On Friday, President Trump visited workers at a Boeing plant in South Carolina — only days after they voted against unionization — to reiterate his campaign-trail promises. Trump pledged to put Americans “back to work” and raise wages (“We love our workers, and we are going to protect our workers,” he declared) but made no mention of the failed union bid, The Atlantic reports. The President’s “loud silence” on unions is unsurprising — his relationship with organized labor has often been contentious —but union leaders can’t afford to ignore him back. His support among union members is high, and some of his early moves — such as his rejection of the TPP trade deal and his plan to renegotiate NAFTA — have aligned him with certain unions.
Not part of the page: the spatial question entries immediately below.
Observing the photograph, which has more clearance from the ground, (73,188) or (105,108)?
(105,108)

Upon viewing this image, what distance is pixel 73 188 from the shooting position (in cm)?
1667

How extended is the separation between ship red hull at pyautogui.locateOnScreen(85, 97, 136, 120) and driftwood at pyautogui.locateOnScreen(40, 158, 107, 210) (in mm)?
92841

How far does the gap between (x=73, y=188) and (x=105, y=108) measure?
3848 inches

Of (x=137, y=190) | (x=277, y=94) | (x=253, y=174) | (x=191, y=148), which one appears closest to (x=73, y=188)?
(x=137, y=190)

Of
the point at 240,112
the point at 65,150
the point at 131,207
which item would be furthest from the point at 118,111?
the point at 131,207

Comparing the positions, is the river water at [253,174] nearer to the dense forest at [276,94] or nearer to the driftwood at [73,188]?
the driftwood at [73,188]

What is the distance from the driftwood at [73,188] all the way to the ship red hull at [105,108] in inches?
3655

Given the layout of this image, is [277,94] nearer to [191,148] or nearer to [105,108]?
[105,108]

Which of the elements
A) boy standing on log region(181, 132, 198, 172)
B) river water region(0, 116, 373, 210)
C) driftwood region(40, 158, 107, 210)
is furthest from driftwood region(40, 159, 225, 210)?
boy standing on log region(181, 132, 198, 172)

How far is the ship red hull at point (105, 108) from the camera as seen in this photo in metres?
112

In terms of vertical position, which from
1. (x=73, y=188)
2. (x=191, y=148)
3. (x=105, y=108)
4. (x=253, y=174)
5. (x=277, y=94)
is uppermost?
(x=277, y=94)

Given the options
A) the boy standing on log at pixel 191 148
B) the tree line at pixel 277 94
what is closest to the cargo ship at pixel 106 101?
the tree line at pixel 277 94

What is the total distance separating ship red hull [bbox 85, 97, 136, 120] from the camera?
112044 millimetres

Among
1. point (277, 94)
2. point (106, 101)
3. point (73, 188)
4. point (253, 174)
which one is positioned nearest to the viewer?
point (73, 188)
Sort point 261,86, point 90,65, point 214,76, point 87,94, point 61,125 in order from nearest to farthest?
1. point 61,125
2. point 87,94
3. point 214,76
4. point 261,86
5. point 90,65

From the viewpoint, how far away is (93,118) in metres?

Some union leaders have already reported having productive meetings with the President, and others could follow. On the unfolding relationship between the President and organized labor, the New York Times has more.
And lastly, as concerns mount over the threat of automation to human jobs, Bill Gates has come up with a solution: tax the robots. In an interview with Quartz, the Microsoft founder argues that governments should tax companies’ use of automated labor, raising funds to support other kinds of employment. Meanwhile, Finland has opted for another solution. The Finnish government is experimenting with a universal basic income, giving 2,000 individuals a guaranteed income for two years. The Guardian has more.